*** Opening of Records supplied ***

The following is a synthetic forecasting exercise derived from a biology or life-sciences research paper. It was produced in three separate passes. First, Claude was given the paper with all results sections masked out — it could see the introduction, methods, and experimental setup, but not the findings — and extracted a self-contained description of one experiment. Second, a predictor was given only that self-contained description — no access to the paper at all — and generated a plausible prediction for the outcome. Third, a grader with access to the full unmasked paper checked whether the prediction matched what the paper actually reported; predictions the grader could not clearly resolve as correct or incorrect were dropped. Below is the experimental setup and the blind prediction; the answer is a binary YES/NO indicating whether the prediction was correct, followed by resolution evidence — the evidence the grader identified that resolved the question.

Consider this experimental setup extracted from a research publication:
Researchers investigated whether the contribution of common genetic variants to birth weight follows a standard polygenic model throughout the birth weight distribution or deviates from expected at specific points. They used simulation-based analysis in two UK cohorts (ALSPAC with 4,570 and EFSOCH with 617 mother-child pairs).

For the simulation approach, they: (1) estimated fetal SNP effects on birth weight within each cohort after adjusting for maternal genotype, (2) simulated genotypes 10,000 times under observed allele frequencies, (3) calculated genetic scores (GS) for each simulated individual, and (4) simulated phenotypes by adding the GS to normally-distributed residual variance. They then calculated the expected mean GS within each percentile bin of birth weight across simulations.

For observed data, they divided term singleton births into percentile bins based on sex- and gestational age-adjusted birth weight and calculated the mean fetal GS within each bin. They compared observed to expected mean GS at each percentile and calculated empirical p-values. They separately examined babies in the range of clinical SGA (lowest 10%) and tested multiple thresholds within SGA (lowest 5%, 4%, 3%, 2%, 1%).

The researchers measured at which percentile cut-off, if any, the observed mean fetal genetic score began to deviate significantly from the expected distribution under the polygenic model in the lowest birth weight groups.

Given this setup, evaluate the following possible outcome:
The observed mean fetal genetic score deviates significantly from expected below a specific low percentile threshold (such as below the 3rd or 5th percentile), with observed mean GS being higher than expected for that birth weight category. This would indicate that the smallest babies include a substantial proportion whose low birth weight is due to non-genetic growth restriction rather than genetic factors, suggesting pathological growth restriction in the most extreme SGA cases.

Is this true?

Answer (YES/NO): YES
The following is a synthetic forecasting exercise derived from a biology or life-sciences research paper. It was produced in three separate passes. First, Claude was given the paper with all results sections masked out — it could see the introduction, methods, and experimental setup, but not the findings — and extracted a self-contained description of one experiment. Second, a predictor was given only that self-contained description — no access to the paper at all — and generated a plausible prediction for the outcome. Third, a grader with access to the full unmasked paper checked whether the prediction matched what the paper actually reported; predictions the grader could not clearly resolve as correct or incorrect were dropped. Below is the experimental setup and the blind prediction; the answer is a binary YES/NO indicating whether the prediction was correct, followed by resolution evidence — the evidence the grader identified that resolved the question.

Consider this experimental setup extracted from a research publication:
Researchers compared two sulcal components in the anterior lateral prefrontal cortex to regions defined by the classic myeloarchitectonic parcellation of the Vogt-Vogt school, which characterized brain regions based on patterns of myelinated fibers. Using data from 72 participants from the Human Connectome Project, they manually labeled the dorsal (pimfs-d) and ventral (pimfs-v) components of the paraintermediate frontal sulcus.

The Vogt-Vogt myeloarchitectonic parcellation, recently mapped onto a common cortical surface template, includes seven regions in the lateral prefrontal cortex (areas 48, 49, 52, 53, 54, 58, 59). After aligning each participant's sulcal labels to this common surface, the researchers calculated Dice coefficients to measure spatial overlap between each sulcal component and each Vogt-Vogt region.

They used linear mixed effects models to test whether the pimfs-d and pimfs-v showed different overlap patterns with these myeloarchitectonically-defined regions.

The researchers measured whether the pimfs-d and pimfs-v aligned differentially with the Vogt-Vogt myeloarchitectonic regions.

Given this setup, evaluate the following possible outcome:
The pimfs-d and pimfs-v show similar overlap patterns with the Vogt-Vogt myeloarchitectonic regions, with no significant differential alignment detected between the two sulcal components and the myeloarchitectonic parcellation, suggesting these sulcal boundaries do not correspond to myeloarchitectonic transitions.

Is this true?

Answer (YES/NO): NO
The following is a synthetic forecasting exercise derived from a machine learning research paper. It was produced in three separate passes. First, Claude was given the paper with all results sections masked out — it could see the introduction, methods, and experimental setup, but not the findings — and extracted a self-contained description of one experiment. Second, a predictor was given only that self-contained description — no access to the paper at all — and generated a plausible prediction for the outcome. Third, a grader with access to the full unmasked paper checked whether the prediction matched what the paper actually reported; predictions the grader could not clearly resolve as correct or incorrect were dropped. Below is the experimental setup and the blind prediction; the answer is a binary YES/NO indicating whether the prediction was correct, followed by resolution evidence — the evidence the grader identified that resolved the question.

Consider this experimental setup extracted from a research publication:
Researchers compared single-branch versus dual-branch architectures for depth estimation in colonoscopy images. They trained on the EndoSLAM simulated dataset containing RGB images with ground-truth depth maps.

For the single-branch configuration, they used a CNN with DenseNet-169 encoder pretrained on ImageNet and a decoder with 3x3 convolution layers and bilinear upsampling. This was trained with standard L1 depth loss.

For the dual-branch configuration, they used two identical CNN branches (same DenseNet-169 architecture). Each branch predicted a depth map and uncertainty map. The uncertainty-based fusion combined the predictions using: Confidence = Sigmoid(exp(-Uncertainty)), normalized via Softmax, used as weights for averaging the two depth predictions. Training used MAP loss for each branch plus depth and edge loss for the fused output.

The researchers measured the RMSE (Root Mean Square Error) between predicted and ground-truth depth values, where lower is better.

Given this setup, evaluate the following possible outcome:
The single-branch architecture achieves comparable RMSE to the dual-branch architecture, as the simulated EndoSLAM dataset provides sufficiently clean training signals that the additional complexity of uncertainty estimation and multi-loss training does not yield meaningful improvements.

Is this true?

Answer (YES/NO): NO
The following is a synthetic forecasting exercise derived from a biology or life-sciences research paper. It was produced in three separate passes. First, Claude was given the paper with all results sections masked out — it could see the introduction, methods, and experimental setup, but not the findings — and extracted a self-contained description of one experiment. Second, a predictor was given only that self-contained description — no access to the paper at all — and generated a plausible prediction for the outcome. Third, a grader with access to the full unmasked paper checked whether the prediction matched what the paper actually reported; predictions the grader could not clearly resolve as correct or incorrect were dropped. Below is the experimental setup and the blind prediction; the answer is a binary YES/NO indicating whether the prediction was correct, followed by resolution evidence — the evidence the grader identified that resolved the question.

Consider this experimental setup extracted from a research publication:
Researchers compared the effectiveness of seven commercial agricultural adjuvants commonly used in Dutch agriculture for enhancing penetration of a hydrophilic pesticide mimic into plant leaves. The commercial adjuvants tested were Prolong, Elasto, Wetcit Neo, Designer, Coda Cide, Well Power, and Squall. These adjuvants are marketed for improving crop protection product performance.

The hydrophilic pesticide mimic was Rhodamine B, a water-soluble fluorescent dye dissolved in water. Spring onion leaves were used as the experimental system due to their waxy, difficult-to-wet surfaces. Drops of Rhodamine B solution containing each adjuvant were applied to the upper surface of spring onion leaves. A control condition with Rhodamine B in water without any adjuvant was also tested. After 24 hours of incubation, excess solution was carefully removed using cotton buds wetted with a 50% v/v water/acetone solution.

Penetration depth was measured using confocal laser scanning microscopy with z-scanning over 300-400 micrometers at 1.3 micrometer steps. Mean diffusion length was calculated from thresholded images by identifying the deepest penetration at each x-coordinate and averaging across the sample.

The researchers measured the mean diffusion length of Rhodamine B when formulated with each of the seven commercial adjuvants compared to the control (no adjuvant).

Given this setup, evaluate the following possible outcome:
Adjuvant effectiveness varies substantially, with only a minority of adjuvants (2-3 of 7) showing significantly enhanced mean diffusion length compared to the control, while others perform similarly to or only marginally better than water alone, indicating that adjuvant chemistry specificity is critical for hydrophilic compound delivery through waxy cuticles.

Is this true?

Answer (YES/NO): YES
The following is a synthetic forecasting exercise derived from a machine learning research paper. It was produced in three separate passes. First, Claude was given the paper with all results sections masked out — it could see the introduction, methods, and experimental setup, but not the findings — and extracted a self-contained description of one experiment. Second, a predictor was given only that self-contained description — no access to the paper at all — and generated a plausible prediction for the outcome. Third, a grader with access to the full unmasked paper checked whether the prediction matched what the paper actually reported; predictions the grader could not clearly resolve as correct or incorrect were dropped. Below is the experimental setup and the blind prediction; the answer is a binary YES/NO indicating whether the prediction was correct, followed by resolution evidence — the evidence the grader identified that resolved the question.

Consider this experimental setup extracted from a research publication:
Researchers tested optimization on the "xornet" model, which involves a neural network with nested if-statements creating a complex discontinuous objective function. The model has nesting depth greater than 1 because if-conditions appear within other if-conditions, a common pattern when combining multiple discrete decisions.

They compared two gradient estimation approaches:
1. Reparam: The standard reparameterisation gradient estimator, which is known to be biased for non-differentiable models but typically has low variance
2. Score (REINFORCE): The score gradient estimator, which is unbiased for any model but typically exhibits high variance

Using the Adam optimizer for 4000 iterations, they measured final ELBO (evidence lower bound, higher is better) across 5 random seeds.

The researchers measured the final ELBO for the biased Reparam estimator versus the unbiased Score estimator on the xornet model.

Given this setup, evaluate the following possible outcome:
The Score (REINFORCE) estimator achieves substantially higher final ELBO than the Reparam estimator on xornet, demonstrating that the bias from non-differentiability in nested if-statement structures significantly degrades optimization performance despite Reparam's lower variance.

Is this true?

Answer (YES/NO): YES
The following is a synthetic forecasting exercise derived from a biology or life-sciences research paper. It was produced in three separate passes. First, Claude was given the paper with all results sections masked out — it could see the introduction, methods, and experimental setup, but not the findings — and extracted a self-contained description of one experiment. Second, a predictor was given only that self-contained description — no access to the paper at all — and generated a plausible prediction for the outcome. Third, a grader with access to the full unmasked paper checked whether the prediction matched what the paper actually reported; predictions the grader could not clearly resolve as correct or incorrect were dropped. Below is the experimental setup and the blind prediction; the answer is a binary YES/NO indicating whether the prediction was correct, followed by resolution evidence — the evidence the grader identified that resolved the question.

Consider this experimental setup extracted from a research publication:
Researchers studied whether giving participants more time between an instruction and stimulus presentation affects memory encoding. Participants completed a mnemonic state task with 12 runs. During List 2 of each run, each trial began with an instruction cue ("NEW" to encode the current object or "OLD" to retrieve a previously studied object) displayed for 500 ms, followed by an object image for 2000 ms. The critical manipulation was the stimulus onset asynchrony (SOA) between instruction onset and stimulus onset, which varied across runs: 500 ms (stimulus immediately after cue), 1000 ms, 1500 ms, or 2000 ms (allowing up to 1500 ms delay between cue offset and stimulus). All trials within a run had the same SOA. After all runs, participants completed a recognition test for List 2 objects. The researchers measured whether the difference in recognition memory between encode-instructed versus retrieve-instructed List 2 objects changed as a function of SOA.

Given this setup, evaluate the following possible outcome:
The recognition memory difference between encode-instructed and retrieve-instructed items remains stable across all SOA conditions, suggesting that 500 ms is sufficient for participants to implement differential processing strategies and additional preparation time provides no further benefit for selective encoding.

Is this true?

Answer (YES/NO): YES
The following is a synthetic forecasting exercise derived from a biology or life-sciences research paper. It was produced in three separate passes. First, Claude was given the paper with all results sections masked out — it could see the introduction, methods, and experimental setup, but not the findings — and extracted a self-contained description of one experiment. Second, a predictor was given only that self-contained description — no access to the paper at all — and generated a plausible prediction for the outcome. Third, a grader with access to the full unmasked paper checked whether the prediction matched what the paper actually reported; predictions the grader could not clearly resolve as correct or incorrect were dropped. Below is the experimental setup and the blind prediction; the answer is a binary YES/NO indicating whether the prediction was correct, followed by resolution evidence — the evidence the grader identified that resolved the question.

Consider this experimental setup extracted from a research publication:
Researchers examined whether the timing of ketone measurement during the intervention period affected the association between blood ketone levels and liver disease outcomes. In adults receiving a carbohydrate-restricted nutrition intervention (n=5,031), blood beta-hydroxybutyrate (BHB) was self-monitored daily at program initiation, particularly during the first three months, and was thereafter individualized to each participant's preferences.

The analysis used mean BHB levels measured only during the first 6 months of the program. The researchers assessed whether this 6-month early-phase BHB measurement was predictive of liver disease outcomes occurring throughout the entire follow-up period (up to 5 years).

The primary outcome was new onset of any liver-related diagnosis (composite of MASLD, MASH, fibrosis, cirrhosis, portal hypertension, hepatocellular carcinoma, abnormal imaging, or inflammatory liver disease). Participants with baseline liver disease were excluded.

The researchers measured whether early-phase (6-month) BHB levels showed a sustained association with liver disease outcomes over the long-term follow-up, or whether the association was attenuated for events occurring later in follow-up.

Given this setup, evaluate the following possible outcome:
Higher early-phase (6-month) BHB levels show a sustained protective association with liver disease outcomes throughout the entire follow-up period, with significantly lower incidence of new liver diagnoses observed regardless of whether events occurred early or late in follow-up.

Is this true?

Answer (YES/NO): NO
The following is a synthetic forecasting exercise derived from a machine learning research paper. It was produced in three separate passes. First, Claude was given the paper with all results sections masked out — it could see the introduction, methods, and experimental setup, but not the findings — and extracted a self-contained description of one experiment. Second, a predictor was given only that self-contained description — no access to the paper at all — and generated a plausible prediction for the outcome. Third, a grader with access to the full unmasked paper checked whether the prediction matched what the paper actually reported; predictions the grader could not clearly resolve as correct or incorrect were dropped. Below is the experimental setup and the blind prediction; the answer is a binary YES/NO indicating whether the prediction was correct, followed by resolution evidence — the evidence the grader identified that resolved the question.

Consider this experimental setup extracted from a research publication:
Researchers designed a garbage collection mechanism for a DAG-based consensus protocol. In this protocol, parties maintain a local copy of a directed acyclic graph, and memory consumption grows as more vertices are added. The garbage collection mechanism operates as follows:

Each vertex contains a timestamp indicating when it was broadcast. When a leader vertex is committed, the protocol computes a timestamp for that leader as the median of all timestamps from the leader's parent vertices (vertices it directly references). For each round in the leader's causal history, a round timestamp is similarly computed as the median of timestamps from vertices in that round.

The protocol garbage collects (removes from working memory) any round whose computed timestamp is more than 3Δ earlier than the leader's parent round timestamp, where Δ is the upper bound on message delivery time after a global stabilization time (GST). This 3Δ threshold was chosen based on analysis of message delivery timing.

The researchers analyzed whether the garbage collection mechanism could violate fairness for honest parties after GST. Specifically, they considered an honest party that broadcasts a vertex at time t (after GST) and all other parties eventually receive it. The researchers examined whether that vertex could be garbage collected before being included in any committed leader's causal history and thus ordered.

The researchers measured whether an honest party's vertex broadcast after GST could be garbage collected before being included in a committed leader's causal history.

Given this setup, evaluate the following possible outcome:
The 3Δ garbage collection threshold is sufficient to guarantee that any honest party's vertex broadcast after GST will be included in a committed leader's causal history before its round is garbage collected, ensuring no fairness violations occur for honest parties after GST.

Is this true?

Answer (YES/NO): YES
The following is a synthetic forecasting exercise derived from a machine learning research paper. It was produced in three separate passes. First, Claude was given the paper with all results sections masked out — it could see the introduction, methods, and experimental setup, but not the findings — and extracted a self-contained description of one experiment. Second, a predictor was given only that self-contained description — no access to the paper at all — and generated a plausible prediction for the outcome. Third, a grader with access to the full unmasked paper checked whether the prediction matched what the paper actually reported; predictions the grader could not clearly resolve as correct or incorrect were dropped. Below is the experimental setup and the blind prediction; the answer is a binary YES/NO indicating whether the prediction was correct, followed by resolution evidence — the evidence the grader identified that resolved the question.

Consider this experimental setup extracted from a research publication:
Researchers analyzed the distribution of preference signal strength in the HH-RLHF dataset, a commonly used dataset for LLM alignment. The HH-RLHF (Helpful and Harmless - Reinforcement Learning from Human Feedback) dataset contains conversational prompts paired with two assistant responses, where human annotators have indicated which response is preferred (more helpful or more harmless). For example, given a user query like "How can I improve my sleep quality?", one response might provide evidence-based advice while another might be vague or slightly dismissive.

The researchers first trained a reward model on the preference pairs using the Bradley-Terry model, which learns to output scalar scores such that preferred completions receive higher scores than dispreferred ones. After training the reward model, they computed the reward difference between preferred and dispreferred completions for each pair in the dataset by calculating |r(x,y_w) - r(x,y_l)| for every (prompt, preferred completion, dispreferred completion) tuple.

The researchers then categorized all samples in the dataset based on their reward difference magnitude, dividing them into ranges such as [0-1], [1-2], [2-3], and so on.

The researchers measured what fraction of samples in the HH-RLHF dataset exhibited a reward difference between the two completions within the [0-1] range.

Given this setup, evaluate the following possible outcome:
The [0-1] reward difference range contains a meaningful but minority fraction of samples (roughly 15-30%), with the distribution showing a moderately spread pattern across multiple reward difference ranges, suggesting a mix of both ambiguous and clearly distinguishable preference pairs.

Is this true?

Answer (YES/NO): NO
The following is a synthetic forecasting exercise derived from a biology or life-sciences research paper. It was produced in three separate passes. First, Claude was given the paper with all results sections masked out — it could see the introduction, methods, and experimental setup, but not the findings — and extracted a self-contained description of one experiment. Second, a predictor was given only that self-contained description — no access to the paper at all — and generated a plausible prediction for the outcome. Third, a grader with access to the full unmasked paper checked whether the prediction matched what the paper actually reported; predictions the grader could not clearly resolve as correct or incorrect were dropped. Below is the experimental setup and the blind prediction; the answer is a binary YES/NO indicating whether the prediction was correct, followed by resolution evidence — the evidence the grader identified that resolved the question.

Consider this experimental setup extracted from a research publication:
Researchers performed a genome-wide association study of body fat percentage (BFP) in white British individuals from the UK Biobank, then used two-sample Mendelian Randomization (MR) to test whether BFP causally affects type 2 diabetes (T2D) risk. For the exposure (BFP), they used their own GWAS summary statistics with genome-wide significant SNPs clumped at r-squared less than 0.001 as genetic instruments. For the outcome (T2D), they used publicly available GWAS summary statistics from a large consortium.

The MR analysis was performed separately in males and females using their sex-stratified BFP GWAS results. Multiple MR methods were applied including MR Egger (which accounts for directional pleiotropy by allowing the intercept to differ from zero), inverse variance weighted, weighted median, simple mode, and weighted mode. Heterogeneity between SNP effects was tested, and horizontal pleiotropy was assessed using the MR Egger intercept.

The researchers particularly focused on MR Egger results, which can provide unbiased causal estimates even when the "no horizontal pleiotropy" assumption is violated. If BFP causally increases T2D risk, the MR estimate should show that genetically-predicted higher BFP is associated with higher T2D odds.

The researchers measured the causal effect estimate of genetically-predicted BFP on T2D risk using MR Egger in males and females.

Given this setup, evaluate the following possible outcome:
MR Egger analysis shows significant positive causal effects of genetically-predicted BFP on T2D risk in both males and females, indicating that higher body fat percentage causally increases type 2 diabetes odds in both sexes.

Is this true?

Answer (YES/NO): NO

*** Close of Records supplied ***

- **Assignment**: Please return all lines above in which the string "uncertainty" is found.

- **Reply to the exercise**:
For the dual-branch configuration, they used two identical CNN branches (same DenseNet-169 architecture). Each branch predicted a depth map and uncertainty map. The uncertainty-based fusion combined the predictions using: Confidence = Sigmoid(exp(-Uncertainty)), normalized via Softmax, used as weights for averaging the two depth predictions. Training used MAP loss for each branch plus depth and edge loss for the fused output.
The single-branch architecture achieves comparable RMSE to the dual-branch architecture, as the simulated EndoSLAM dataset provides sufficiently clean training signals that the additional complexity of uncertainty estimation and multi-loss training does not yield meaningful improvements.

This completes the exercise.